A successful run, validation, and summary show that:

  • the scenario configuration is executable,
  • the archive can be created cleanly,
  • required archive files are present,
  • supported dataset integrity checks pass,
  • and the output can be summarized after execution.

This is useful for local research workflows, teaching examples, model development, and reviewer-facing demonstrations.

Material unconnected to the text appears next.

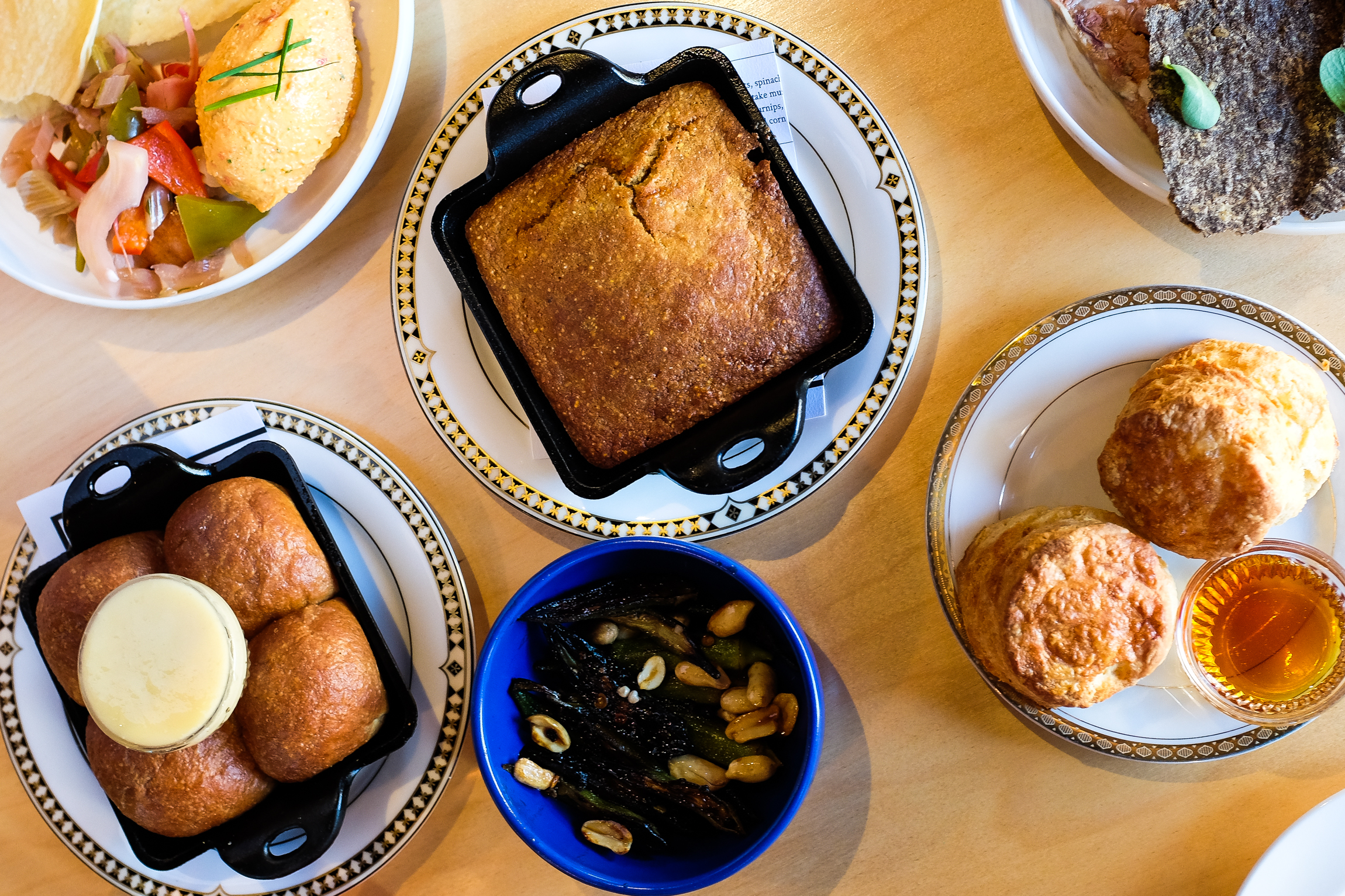 A spread of appetizers like cornbread and biscuits at revolutionary Southern restaurant Junebaby in Ravenna.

8. What This Workflow Does Not Yet Prove

This workflow does not yet prove full independent reproduction.

In particular, it does not by itself guarantee that:

  • the model source code has been permanently archived,
  • all input data files have been content-addressed,
  • the dependency environment can be reconstructed exactly,
  • results are byte-identical across machines,
  • long-running experiments can be resumed,
  • or replay/checkpoint behavior is complete.

For research use, keep the following alongside the archive:

source code snapshot
input data files or hashes
dependency lock file or environment export
operating system and Python version
ABMForge version or commit hash
scenario YAML file
analysis scripts

For a quick local review, run:

python -m pip install -e ".[dev,data,viz,analysis,docs]"
python -m pip check

abmforge run examples/scenarios/wealth_baseline.yaml \
  --archive outputs/wealth_baseline_reference \
  --overwrite

abmforge validate outputs/wealth_baseline_reference
abmforge summarize outputs/wealth_baseline_reference --json

Then run the project checks:

ruff format --check src tests examples
ruff check src tests examples
mypy src
pytest
mkdocs build --strict

If your environment uses a matrix Python version, prefer an explicit mypy target, for example:

mypy --python-version 3.10 src

or:

mypy --python-version 3.11 src

After completing this reference workflow, users should inspect:

  • docs/dataset-schema-v1.md
  • docs/experiment-archive.md
  • docs/reproducibility-manifest-v1.md
  • docs/scenario-yaml.md
  • docs/model-zoo.md

Together, these pages describe the current alpha-stage research workflow more fully.